Om patiënten voor de studie te selecteren, spreken Welvaart en Wijkstra de komende tijd alle patiënten die naar één van beiden worden verwezen gezamenlijk. Zij leggen hen uit dat er twee effectieve behandelopties zijn, waarvan nog niet bekend is welke het beste is voor de individuele patiënt. Vervolgens vragen zij de mensen of zij bereid zijn zich te laten randomiseren voor de PARASOL-studie.

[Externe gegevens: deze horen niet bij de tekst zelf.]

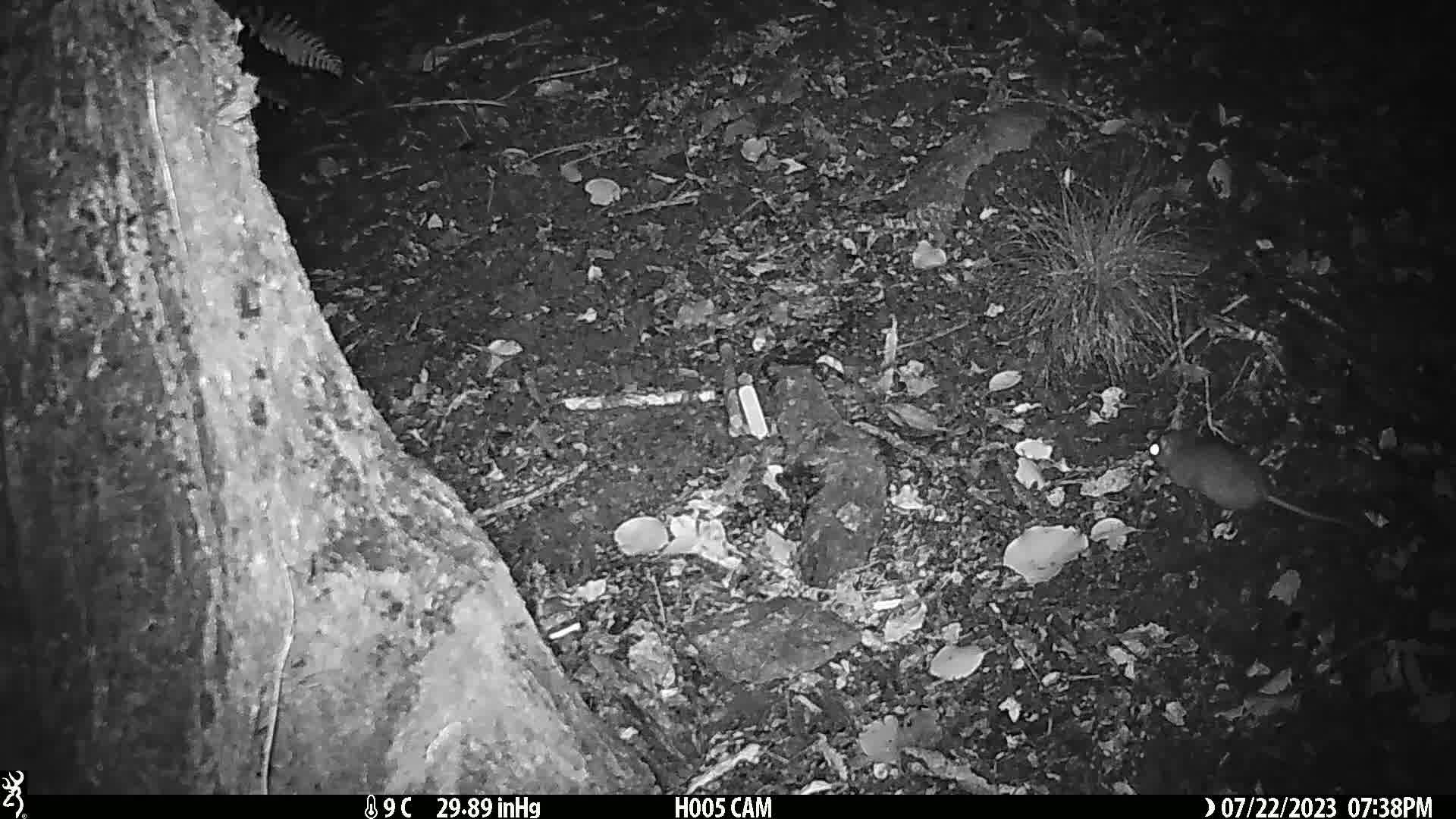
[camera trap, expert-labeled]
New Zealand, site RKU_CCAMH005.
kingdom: Animalia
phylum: Chordata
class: Mammalia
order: Rodentia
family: Muridae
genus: Rattus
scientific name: Rattus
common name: rat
Rat (Rattus).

Welvaart: “Tot nu toe hebben wij 14 patiënten samen gezien, waarvan er 9 voldeden aan de inclusiecriteria van de studie. Hiervan wilden er 3 alleen de plicatie en geen NIV, 2 wilden ook plicatie maar hebben eerst NIV gekregen, 1 wilde alleen NIV en de overige 3 hebben nog geen beslissing genomen.” Wijkstra: “Een uitslag van de studie kan natuurlijk ook zijn dat mensen niet gerandomiseerd willen worden omdat zij al van tevoren een keuze hebben gemaakt, maar ook dat is goed om te weten.”
Boodschap meegeven
Wat willen Welvaart en Wijkstra de longartsen in Nederland meegeven over de behandelingen? Wijkstra: “Allereerst is het belangrijk dat zij weten dat er verschillende behandelopties bestaan voor patiënten met diafragmaparalyse. Op dit moment is nog onvoldoende bekend welke optie het beste is voor de individuele patiënt. Daarom nodigen we onze collega’s van harte uit om patiënten naar ons door te verwijzen. Als de patiënten dat willen, kunnen zij dan participeren in het onderzoek.”

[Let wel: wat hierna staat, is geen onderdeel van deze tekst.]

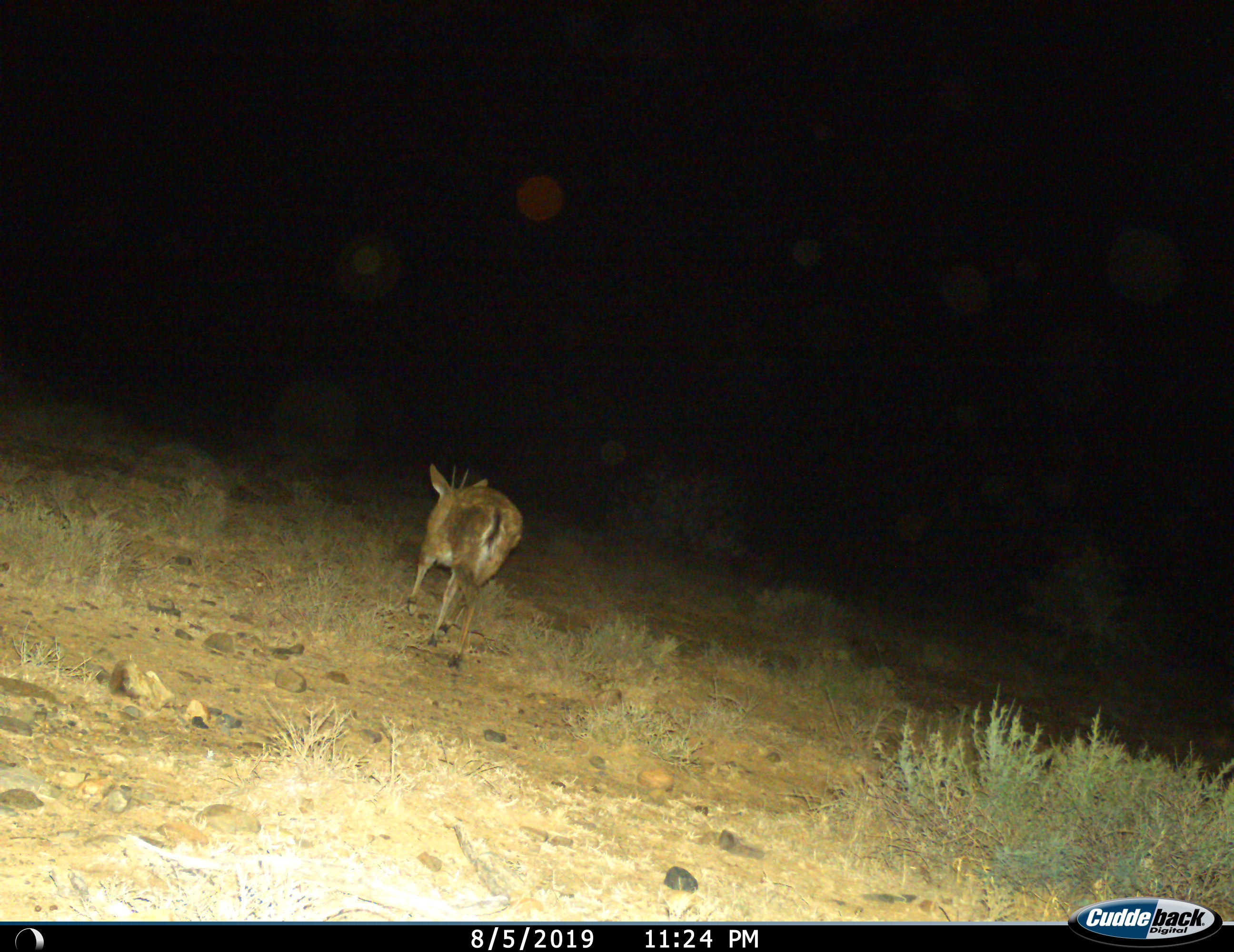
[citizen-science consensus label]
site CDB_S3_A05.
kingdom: Animalia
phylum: Chordata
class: Mammalia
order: Artiodactyla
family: Bovidae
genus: Sylvicapra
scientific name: Sylvicapra grimmia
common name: common duiker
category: duikercommongrey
Duikercommongrey (common duiker) (Sylvicapra grimmia), count 1. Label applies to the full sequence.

Patiënten verwijzen voor de PARASOL-studie
Wilt u een patiënt verwijzen voor deelname aan de PARASOL-studie? Stuur een verwijsbrief naar welvaart@middenrifcentrum.nl of p.j.wijkstra@umcg.nl.
De inclusiecriteria voor de studie zijn:
- De patiënt is ouder dan 18 jaar en heeft een diagnose van unilaterale of bilaterale diafragmaparalyse, veroorzaakt door uitval van de nervus phrenicus.
- Unilaterale of bilaterale diafragmaparalyse is gedefinieerd als:
klachten van dyspneu of orthopneu in combinatie met een daling in de vitale capaciteit van meer dan 15% als de patiënt verandert van een zittende naar een liggende positie en een positieve sniff test (verminderde of paradoxale beweeglijkheid van het middenrif) tijdens fluoroscopie of echografie.
De exclusiecriteria zijn:
- Diafragmaparalyse als gevolg van een systemische neurologische of neuromusculaire aandoening zoals Amyotrofe Laterale Sclerose (ALS).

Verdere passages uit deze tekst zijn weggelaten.